A premissa de Uma Vida No Escuro parece ter saído de um romance gótico: uma mulher cuja carne é queimada pela luz, é confinada a escuridão de uma sala. Mas essa história, auto-exorcista em sua honestidade e repleta de insights sobre a condição humana e a vida interior de uma pessoa com doenças crônicas, é muito mais do que um mistério médico ou um conto assustadoramente verdadeiro. O livro parece um poema épico! Marca texto na mão, fui sublinhando febrilmente sentença após sentença. Anna está sofrendo, mas no final, como ela mesmo coloca de maneira tão apropriada: "As palavras são maravilhosas".

A escolha de Lyndsey de falar quase exclusivamente no tempo presente, seja de uma cena antiga ou de hoje em sua escrivaninha, interrompe a tarefa essencial de um bom livro de memórias: fornecer um narrador íntimo e estacionário, refletindo sobre o que ela vê agora, a longo prazo, mais informado do que o que ela podia ver na época.Entre uma seção e a próxima, geralmente é difícil saber onde (ou melhor, quando) o autor está em relação a nós ou em relação a um evento que ela acabou de descrever.

Lyndsey também, a princípio, recusou o atendimento médico e a realização de exames oferecidos pelo Centro Médico de HampshireEmbora ela tenha justificado a sua posição a respeito, uma viagem a Hampshire, tarde da noite seria acessível a ela. Acredito que estudar o seu caso clínico, abriria pre-cedentes para uma possível cura.
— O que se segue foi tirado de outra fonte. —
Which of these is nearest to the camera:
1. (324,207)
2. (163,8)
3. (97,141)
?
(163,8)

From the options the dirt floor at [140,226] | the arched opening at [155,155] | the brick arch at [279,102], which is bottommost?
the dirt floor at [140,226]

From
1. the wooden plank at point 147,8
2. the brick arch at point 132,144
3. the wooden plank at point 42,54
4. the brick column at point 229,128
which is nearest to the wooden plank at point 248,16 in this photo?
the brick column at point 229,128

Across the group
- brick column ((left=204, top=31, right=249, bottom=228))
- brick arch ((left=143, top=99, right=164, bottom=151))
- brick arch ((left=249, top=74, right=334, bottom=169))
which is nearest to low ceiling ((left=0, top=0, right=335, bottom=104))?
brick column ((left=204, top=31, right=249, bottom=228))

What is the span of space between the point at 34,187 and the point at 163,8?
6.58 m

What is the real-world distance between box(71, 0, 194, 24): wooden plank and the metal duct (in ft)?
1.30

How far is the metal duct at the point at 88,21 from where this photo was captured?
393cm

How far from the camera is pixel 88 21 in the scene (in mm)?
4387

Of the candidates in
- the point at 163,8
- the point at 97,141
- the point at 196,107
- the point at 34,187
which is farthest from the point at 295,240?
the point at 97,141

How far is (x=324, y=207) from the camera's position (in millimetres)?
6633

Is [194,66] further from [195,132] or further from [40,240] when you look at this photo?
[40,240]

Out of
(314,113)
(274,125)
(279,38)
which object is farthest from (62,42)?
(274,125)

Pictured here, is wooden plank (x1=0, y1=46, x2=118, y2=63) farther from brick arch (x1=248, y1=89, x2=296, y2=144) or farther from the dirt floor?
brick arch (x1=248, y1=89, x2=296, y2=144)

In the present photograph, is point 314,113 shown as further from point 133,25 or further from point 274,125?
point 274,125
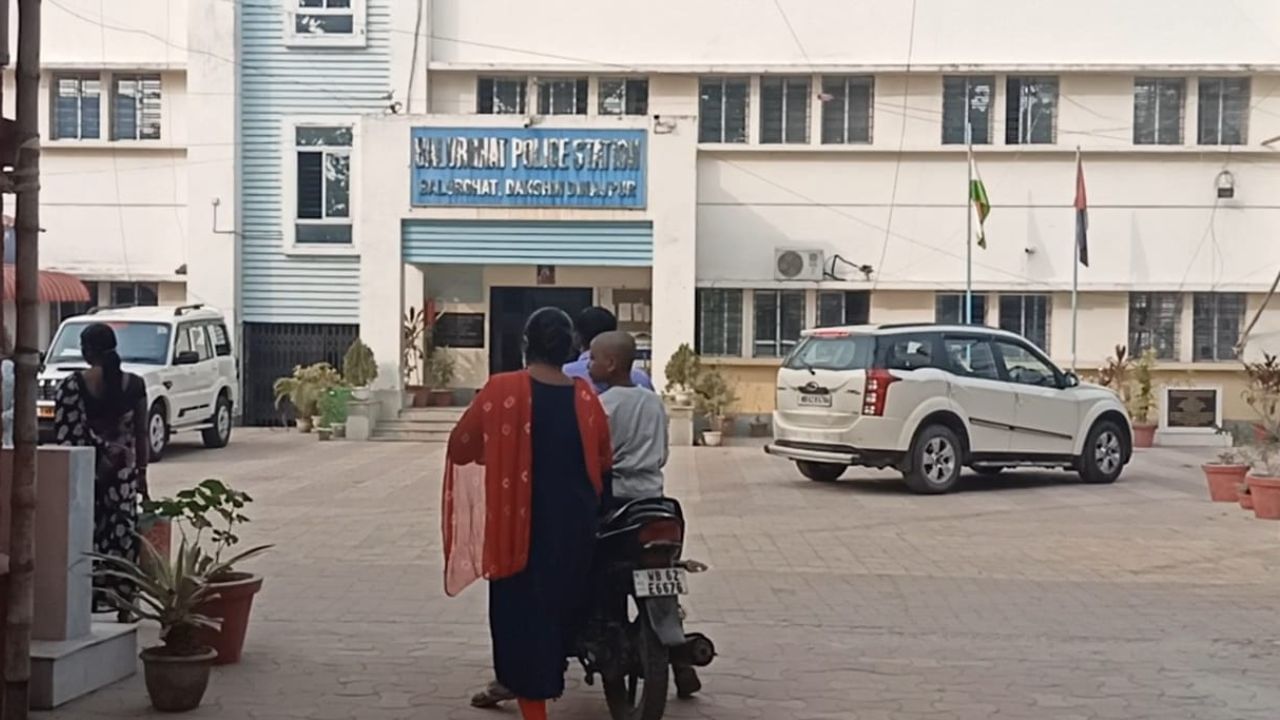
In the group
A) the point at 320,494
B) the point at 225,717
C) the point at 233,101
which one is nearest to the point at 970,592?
the point at 225,717

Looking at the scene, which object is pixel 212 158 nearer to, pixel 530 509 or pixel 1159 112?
pixel 1159 112

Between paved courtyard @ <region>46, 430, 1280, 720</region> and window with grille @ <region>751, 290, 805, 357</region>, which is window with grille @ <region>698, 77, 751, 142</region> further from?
paved courtyard @ <region>46, 430, 1280, 720</region>

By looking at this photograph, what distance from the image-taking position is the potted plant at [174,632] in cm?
637

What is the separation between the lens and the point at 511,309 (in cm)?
2556

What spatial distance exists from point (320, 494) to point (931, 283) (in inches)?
487

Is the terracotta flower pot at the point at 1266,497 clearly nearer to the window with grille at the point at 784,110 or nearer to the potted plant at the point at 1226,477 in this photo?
the potted plant at the point at 1226,477

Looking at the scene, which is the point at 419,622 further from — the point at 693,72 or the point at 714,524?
the point at 693,72

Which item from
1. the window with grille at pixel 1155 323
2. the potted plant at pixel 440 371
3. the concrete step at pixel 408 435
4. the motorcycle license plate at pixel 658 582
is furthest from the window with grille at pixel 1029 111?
the motorcycle license plate at pixel 658 582

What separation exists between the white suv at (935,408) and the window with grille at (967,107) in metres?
8.28

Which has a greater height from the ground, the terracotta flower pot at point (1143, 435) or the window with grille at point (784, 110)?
the window with grille at point (784, 110)

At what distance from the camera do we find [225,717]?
20.9 feet

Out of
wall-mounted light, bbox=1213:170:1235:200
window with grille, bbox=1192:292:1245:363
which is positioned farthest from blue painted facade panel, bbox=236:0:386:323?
window with grille, bbox=1192:292:1245:363

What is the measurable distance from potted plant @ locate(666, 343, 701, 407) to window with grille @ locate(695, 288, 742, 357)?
7.15 feet

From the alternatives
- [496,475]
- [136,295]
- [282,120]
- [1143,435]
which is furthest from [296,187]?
[496,475]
Apesar de o "fato" ser raro, não o único no mundo. 




GIRL IN THE DARK - Título original do livro, foi lançado em 2015.
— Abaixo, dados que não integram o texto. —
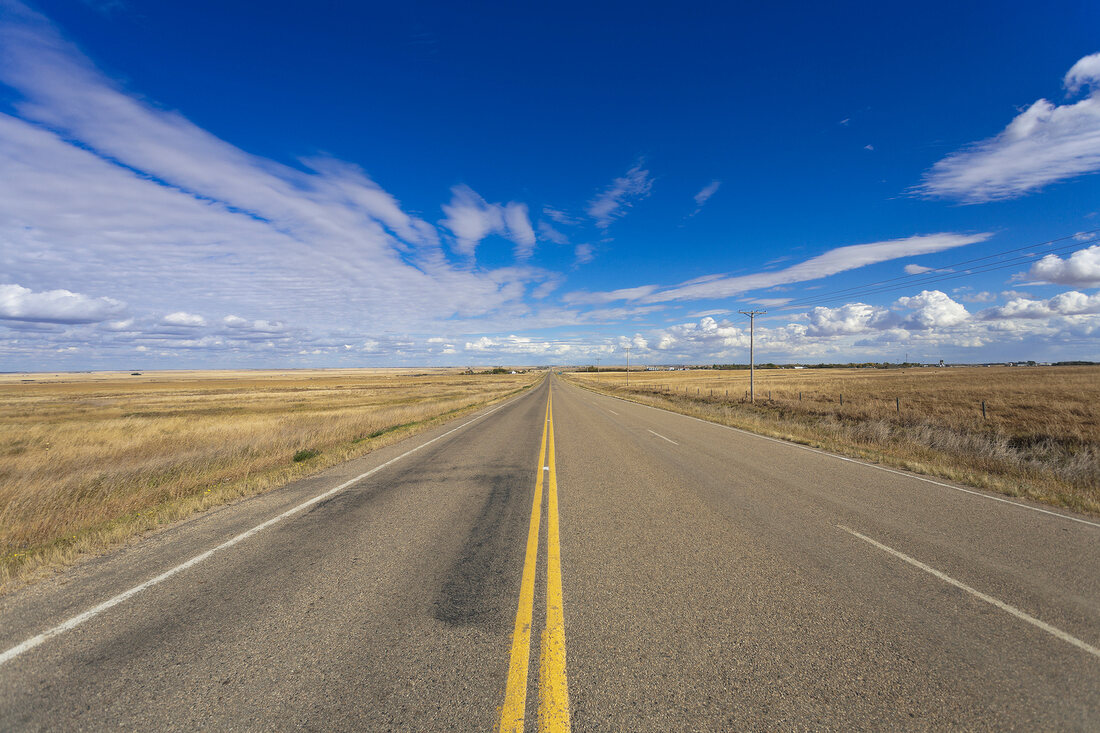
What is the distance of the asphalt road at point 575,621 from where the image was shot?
2.69 metres

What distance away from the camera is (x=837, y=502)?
7.05 metres

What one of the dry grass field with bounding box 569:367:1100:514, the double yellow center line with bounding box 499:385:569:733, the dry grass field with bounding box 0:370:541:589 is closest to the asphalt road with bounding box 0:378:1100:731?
the double yellow center line with bounding box 499:385:569:733

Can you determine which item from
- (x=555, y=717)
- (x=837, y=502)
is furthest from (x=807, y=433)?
(x=555, y=717)

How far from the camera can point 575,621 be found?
3.61 metres

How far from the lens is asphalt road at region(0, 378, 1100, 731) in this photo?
269cm

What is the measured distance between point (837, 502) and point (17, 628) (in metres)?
9.67

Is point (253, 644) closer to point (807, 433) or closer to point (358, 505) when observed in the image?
point (358, 505)

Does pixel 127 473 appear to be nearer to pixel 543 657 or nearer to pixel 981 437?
pixel 543 657

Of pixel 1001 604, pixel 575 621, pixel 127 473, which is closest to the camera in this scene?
pixel 575 621

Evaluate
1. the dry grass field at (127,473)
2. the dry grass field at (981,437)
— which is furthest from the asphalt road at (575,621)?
the dry grass field at (981,437)

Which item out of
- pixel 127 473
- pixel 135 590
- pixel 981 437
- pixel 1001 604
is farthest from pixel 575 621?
pixel 981 437

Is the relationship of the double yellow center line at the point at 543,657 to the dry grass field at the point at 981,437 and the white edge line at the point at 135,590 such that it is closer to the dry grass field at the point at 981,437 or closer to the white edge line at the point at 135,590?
the white edge line at the point at 135,590

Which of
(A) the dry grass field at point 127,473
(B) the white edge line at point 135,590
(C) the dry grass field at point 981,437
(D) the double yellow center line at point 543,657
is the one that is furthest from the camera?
(C) the dry grass field at point 981,437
"Oh, o que eu não posso fazer, nos meus sonhos?  Nos meus sonhos, viajo de trem e subo montanhas, faço concertos e nado rios, carrego documentos importantes em missões vitais, assisto as reuniões que se tornam rotinas de música e dança. Meu corpo está encaixotado na escuridão, mas sob minhas pálpebras fechadas há cor, som e movimento, em contraste glorioso com o dia; filmes loucos projetados todas as noites no teatro particular da minha mente." - Anne Lyndsey




Como uma poeta, Anna Lyndsey (pseudônimo) é ao mesmo tempo observadora e filósofa, capaz de descrever seu mundo e também de refletir sobre o que significa. Os capítulos curtos e fragmentados do livro vão desde a narrativa de fundo até a contemplação lírica, até descrições de jogos que se pode jogar no escuro e abundam lampejos de percepção aguda. Refletindo, por exemplo, sobre um efeito colateral psicológico de sua deficiência, Lyndsey considera que, embora a música deva ser esse raro conforto disponível durante o confinamento sem luz, na verdade ela não pode suportar isso de nenhuma forma, porque “de alguma forma, a música ouvida na escuridão solitária torna-se devastadora em seu poder. " Isso “me desequilibra, reduz ao caos uivante minha arrumação prudente das emoções, meu controle da agonia”, diz ela. 

Um pouco mais sobre a autora ...

Como ela mesma diz: Seu martírio começou em abril de 2005. Ela foi ao médico por causa da vermelhidão e da ardência que haviam surgido no seu rosto e que lembravam uma forte queimadura de sol. No início elas apareciam quando ficava diante da tela do computador; e, depois, sempre que estava sob luzes fluorescentes.

Um ano depois, em uma clínica de fotodermatologia, recebeu um diagnóstico de dermatite seborreica fotossenssível e um tratamento com creme esteroide para reduzir a inflamação, betabloqueadores para conter o fluxo sanguíneo e loção antifúngica, ela alegou ter tido algum tipo de reação alérgica aos medicamentos que estava usando porque nas semanas seguintes sentiu uma melhora no rosto, mas a intolerância severa à luz tomou o restante do seu corpo. No dia marcado para a consulta de retorno, já não conseguia mais sair de casa. 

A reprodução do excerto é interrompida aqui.